Sunday, September 07, 2008

flickr: Download photos from a group pool in bulk

It is sometimes useful to download all photos from a group pool in one fell swoop. Rather than clicking through all the photos by hand in a web browser, we can use the Flickr API to grab the photos quickly. Using the flickrapi python package, this looks something like the following:

# 
#  flickr_groupdump.py
#  Download photos from the Flickr group pool in bulk
#  
#  Created by Jakob van Santen on 2008-09-07.
# 
import flickrapi, os, re, urllib

# api key and secret
api_key = 'your api key'
api_secret = 'your api key secret'
flickr_username = 'your flickr (yahoo) username'

# the url of the group pool to be dumped
group_url = 'http://www.flickr.com/groups/876344@N22/pool/'

# initialize and get authentication token
flickr = flickrapi.FlickrAPI(api_key,api_secret,username=flickr_username)
(token,frob) = (token, frob) = flickr.get_token_part_one(perms='read')
if not token: raw_input("Press ENTER after you authorized this program")
flickr.get_token_part_two((token, frob))

# look up the group
group = flickr.urls_lookupGroup(url=group_url)
group_id = group.group[0]['id']
group_name = group.group[0].groupname[0].text

# get all the photos in the pool
page = 1
pages = page+1
group_list = []
while page <= pages:
    photos = flickr.groups_pools_getPhotos(group_id=group_id,extras='date_taken,original_format',page=page)
    page = int(photos.photos[0]['page'])
    pages = int(photos.photos[0]['pages'])
    print 'Got page', page, 'of', pages
    page += 1
    photolist = photos.photos[0].photo
    group_list += [p.attrib for p in photolist]
    
# classify the photo list by user
owners = {}
for photo in group_list:
    o = photo['ownername']
    if owners.has_key(o):
        owners[o].append(photo)
    else:
        owners[o] = []

# for each user who uploaded photos to the pool:
for owner_name in owners.keys():
    owners[owner_name].sort(lambda x,y: cmp(x['datetaken'],y['datetaken']))
    target = owners[owner_name]
    try:
        os.makedirs(group_name + '/' + owner_name)
    except:
        None
    # dump every photo in the pool to a file
    for index,photo in enumerate(target):
        existing_fname = filter(lambda fn: re.match("^%s .*" % photo['id'],fn),os.listdir(group_name + '/' + owner_name))
        if existing_fname == []: #photo doesn't yet exist, so download it
            sizes = flickr.photos_getSizes(photo_id=photo['id'])
            biggest = sizes.sizes[0].size[-1].attrib
            url = biggest['source']
            format = re.match(".*\.(\w{3})$",url).group(1)
            fname = group_name + '/' + owner_name + '/' + '%s %s (%s).%s' % (photo['id'],photo['title'],owner_name,format)
            def reporter(block_count,block_size,total_size):
                if block_count == 0:
                    reporter.datasize = total_size
            urllib.urlretrieve(url,fname,reporter)
            print os.path.basename(fname), 'downloaded', '%.3f MB' % (reporter.datasize/2.0**20)
        else: # rename the file for giggles
            new_fname = re.sub("^(%s) .* (\(%s\))(\.\w+)$" % (photo['id'],owner_name),r'\1 %s \2\3' % photo['title'],existing_fname[0])
            os.rename(group_name + '/' + owner_name + '/' + existing_fname[0], group_name + '/' + owner_name + '/' + new_fname)
            print os.path.basename(new_fname), 'exists'

You’ll need to get your own API key from flickr and insert it at the top of the script.
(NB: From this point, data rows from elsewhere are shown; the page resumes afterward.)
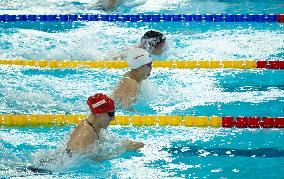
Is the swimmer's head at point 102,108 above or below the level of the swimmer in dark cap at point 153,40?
below

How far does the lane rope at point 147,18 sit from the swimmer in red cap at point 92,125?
14.3 ft

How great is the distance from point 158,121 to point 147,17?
11.5 ft

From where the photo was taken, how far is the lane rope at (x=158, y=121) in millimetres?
5676

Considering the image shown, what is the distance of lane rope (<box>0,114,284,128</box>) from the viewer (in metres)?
5.68

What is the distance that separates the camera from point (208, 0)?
10297mm

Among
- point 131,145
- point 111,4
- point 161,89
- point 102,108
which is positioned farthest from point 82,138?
point 111,4

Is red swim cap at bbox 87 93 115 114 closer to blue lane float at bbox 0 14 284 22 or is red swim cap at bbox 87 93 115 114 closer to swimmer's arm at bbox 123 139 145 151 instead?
swimmer's arm at bbox 123 139 145 151

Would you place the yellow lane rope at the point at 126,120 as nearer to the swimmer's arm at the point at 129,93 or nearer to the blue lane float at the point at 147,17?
the swimmer's arm at the point at 129,93

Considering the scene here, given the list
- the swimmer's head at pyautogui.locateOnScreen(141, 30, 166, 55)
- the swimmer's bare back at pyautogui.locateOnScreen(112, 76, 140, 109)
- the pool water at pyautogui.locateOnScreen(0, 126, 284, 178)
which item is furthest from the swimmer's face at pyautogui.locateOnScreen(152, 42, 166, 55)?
the pool water at pyautogui.locateOnScreen(0, 126, 284, 178)

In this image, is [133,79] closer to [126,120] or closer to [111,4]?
[126,120]

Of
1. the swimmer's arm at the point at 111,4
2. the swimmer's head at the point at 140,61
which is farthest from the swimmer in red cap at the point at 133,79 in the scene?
the swimmer's arm at the point at 111,4

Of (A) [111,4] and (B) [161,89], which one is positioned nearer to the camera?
(B) [161,89]

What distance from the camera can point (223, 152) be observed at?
529cm

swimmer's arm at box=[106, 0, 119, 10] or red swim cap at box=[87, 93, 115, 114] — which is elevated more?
swimmer's arm at box=[106, 0, 119, 10]
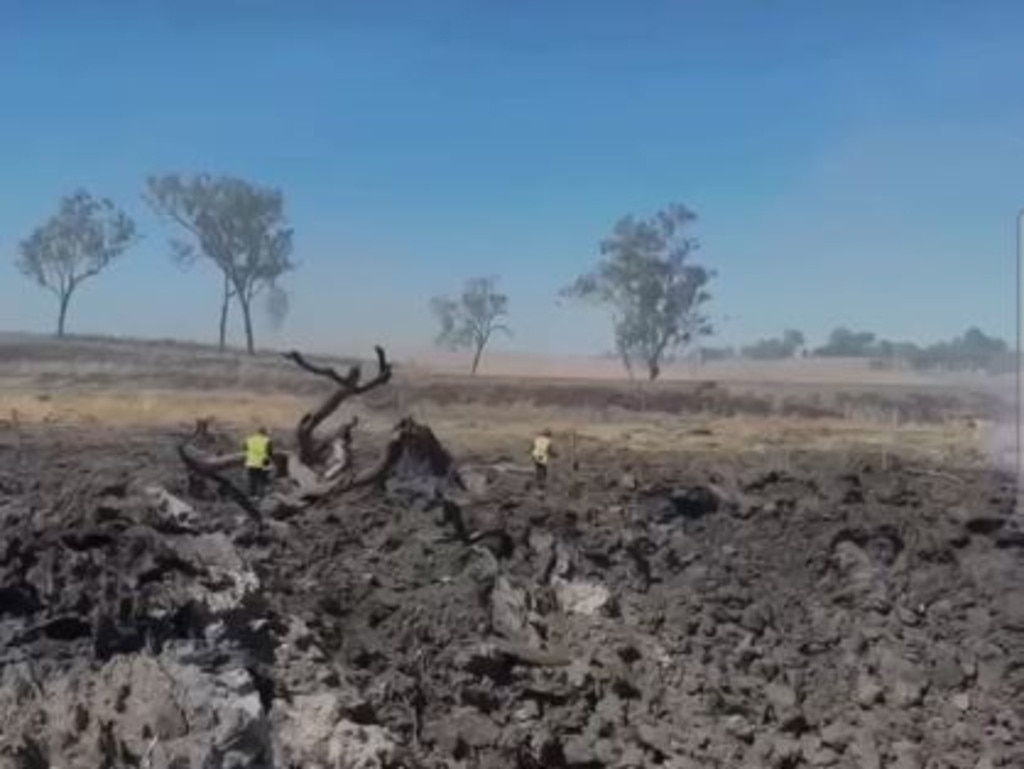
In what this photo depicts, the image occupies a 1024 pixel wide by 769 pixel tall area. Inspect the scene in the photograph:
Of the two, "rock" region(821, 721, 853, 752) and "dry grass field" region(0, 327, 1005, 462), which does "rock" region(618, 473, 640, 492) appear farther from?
"rock" region(821, 721, 853, 752)

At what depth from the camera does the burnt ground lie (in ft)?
33.0

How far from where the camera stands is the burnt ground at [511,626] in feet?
33.0

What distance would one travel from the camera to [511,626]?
1332cm

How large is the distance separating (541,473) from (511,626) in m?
6.48

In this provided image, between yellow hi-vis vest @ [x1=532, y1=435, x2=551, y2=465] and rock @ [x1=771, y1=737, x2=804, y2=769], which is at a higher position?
yellow hi-vis vest @ [x1=532, y1=435, x2=551, y2=465]

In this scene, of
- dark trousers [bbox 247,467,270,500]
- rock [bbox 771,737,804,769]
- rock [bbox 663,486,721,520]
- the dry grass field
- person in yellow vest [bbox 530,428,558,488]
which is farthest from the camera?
the dry grass field

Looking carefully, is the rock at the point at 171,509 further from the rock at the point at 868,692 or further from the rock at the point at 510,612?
the rock at the point at 868,692

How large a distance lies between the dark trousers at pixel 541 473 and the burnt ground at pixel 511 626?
0.48 meters

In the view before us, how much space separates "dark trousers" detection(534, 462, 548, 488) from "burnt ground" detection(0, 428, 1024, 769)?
0.48 m

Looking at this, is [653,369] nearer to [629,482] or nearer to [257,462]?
[629,482]

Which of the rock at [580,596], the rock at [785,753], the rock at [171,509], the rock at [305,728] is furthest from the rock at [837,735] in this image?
the rock at [171,509]

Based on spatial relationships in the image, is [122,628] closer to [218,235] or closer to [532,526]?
[532,526]

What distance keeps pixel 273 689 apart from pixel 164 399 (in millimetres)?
28065

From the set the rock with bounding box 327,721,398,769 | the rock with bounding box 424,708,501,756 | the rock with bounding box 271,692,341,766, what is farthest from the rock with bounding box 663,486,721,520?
the rock with bounding box 271,692,341,766
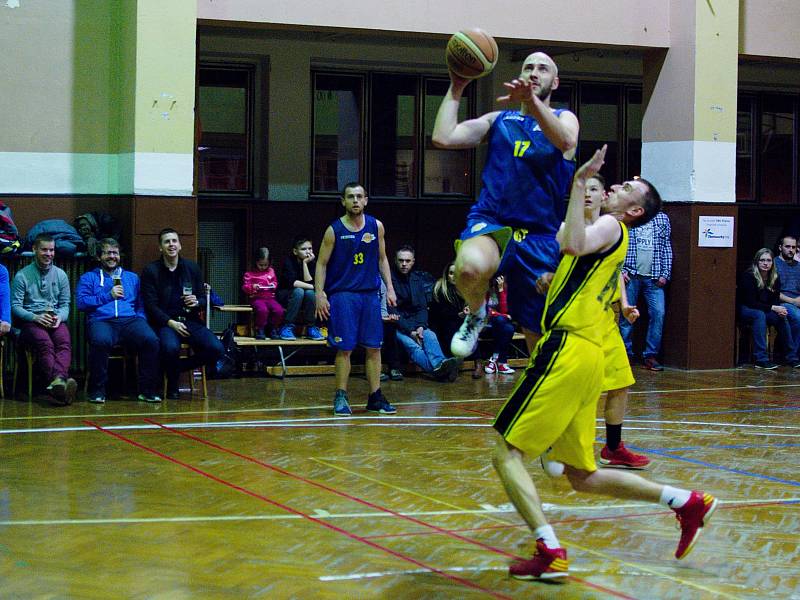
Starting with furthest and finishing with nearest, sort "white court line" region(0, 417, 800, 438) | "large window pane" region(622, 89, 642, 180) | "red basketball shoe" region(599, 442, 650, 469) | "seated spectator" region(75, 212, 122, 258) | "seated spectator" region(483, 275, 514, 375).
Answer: "large window pane" region(622, 89, 642, 180) → "seated spectator" region(483, 275, 514, 375) → "seated spectator" region(75, 212, 122, 258) → "white court line" region(0, 417, 800, 438) → "red basketball shoe" region(599, 442, 650, 469)

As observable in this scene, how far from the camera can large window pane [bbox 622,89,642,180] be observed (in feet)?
58.3

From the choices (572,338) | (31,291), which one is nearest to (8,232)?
(31,291)

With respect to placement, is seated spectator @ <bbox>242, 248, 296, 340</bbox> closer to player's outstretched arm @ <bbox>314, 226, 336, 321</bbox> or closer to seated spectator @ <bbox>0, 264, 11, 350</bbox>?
player's outstretched arm @ <bbox>314, 226, 336, 321</bbox>

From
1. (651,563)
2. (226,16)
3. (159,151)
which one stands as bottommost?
(651,563)

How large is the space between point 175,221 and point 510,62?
20.9 ft

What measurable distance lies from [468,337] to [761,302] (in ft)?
30.5

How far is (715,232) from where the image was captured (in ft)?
48.2

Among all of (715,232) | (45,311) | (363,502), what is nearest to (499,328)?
(715,232)

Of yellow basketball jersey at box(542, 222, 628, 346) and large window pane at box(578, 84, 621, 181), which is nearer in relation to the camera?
yellow basketball jersey at box(542, 222, 628, 346)

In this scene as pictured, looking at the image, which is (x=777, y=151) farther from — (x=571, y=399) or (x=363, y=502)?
(x=571, y=399)

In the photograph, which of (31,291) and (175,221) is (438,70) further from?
(31,291)

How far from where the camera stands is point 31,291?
11.3 meters

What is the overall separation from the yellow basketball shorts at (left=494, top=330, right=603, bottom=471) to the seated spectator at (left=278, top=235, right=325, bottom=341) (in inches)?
316

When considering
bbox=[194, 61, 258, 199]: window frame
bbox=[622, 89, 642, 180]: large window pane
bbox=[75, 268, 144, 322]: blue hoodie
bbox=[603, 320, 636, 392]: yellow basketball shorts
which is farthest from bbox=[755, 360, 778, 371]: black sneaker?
bbox=[75, 268, 144, 322]: blue hoodie
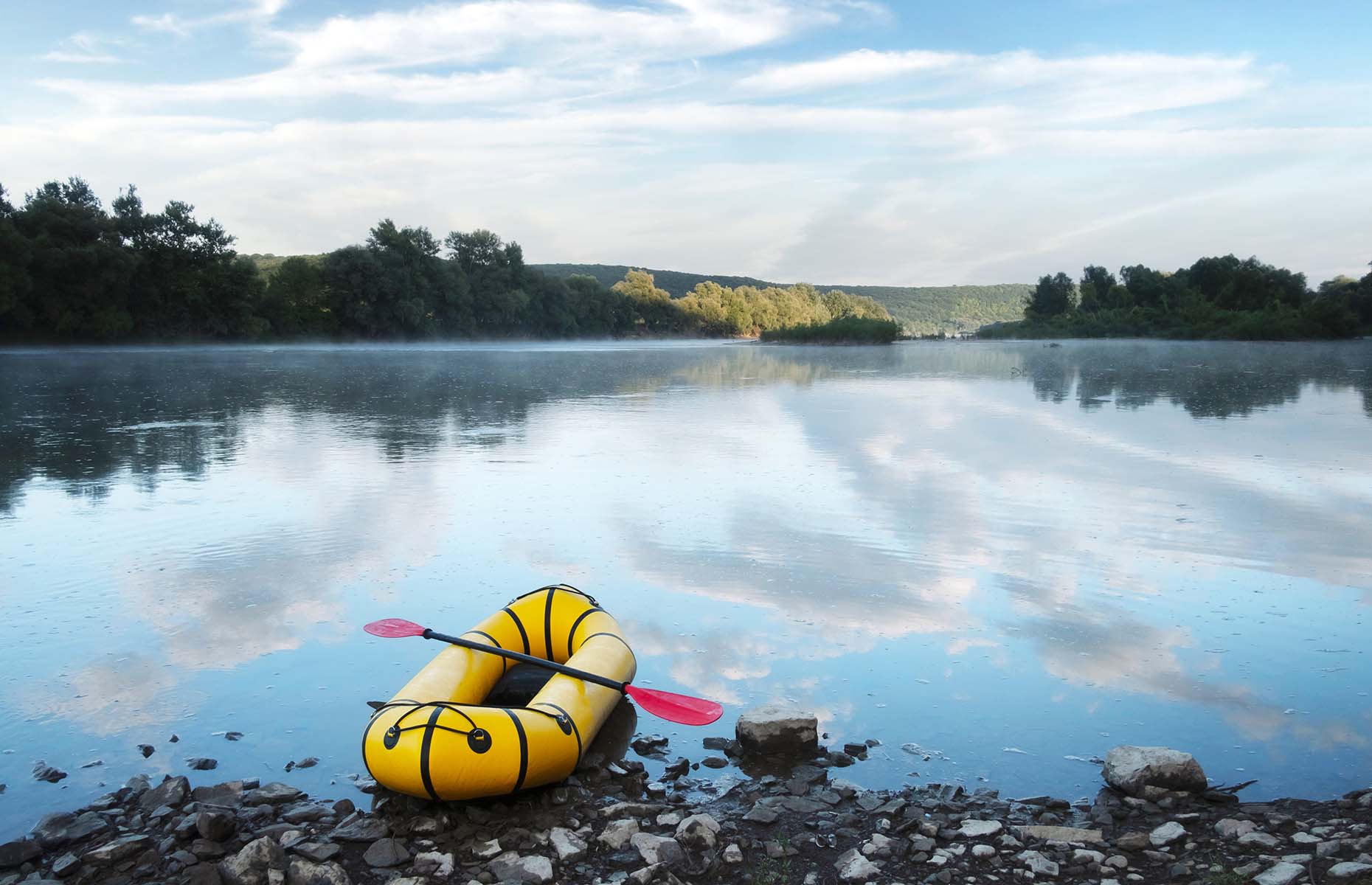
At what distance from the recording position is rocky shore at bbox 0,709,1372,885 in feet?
12.5

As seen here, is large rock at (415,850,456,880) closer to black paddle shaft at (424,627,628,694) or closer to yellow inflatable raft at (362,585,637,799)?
yellow inflatable raft at (362,585,637,799)

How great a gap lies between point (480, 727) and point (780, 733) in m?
1.45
Next, paste in the URL of the group photo pool. On the first run, you’ll have to authorize the key to access your flickr account if you haven’t already done so.

The script looks up the group based on its URL and builds a list of all photos in the pool. Then, it classifies the photos by owner. For each photo, the script fetches the largest available size and downloads it. Photos from each user are put in a different subfolder. The file name for each photo includes the photo ID from flickr, so if the photo already exists, it is skipped. If you run the script multiple times, it will only fetch the newly-added photos from the group pool.

The photo-gathering section can easily be modified to download photos from a particular user or set instead of a group.

Thursday, September 04, 2008

Altitude profiles with Google Earth

After a mildly strenuous, 8-day trek from Bavaria to Italy, it is desirably to take stock of one’s accomplishments by creating an altitude profile of the trip. If does not possess a GPS track of the trip, the coordinates can be extracted using one’s excellent knowledge of the terrain and the sometimes frighteningly detailed imagery in Google Earth. Most of the time, one can actually see the footpath and trace it out without a lot of guesswork. This is less true when tracing a path over boulder fields and glaciers, but these tend to be in the minority, I hope.

(Aside: why, oh why does Yahoo Maps use pictures taken at sunrise in the dead of winter for its detail images of the Austrian Alps? Useless! This wouldn’t be a problem if it weren’t for the fact that Flickr uses Yahoo Maps for its geotagging interface. I want a D90 with a GPS logger. Now.)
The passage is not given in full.